Zimbabwean President Robert Mugabe and a longtime opposition leader-turned-finance minister made an unusual joint appeal on Thursday for US$5 billion in international aid to revive the nation’s shattered economy.
The two men presented an economic recovery program that scraps the stringent price controls which have fueled a black market and spiraling inflation. It also sets up “safety nets and social protection for vulnerable groups exposed to market forces,” Finance Minister Tendai Biti said, without offering details.
The longtime opponents disagreed, however, over the causes of the country’s economic meltdown.

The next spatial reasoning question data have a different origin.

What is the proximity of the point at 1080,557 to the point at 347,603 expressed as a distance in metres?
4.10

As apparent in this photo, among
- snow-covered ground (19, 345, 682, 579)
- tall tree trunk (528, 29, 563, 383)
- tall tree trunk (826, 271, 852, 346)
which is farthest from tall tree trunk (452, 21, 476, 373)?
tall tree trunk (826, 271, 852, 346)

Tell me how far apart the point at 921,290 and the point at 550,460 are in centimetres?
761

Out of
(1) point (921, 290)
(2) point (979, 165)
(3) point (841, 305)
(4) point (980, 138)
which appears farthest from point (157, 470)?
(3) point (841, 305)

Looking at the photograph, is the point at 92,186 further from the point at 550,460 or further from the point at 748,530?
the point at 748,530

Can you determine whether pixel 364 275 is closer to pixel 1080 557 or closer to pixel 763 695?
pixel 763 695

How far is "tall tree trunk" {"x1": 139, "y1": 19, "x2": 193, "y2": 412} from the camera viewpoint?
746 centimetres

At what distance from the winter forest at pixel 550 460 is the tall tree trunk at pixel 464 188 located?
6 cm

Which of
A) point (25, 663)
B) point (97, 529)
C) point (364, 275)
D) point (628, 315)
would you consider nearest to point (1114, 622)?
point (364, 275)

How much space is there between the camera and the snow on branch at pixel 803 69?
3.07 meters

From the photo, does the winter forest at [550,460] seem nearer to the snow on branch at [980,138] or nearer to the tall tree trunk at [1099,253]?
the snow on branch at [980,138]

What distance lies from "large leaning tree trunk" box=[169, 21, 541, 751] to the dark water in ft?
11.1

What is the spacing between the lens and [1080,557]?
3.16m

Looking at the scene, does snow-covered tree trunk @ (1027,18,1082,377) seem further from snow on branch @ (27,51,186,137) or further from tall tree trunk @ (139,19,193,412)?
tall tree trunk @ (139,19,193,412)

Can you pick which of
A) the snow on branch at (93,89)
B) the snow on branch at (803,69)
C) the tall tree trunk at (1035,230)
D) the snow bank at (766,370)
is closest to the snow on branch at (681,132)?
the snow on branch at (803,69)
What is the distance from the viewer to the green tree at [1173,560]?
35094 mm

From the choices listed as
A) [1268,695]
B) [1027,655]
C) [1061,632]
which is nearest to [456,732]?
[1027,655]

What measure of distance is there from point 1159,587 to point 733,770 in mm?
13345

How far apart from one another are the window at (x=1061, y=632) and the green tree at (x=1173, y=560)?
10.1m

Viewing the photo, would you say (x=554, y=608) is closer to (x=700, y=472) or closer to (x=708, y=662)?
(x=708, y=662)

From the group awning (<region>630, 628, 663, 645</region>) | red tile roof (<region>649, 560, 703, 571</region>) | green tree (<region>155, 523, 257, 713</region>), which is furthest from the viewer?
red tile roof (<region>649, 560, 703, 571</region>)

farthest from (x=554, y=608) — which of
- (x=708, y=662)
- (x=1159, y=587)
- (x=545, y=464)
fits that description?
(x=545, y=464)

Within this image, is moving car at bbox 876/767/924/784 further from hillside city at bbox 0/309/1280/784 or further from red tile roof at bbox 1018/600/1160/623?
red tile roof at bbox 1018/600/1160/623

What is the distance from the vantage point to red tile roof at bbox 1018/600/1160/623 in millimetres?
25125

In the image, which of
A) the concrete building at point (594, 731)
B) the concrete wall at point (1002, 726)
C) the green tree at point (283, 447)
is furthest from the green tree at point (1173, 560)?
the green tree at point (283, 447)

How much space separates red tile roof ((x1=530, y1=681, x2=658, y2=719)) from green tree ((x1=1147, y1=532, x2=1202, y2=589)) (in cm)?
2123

Biti said Zimbabwe had to do its part by restoring democratic freedoms and the rule of law — and demanded that a new wave of seizures of white-owned farms in recent weeks blamed on Mugabe loyalists stop.
“For the economy to turn around, we need to have good governance. Our politics must be right,” he told business leaders and government officials in Harare. “We are asking our international friends to help us.”
Mugabe said economic recovery required foreign aid and the removal of Western economic sanctions.
“We wish to appeal to all those countries which wish us to succeed to support our national endeavor. Friends of Zimbabwe, please come to our aid,” he said. “I appeal for the removal of your sanctions which are inhuman, cruel and unwarranted.”
Britain, the former colonial power, the EU and the US insist their official sanctions — travel and visa restrictions on Mugabe and more than 200 of his party leaders, officials and loyalists — have little bearing on the country’s economic crisis.
In Washington, US State Department spokesman Robert Wood said the current US aid priority was to respond to Zimbabwe’s humanitarian crisis.
The US is awaiting evidence that Zimbabwe was “firmly and irrevocably on a path to inclusive and effective governance, and as well as respect for human rights and the rule of law,” he said.
“But this government has to show more before we will consider ... removing any targeted sanctions or for putting together ... an aid package,” Wood said.
Some whites have been driven violently from their properties and homes and farms have been looted since Mugabe ordered a land redistribution campaign in 2000. The former regional breadbasket now faces chronic shortages of food, gasoline, basic goods, power and water. It also has the world’s highest inflation rate by far.
International donors are already helping Zimbabwe cope with hunger and cholera crises. But, suspicious of Mugabe, they have hesitated to pour in development aid until they see that Biti’s party has real authority in the new unity government.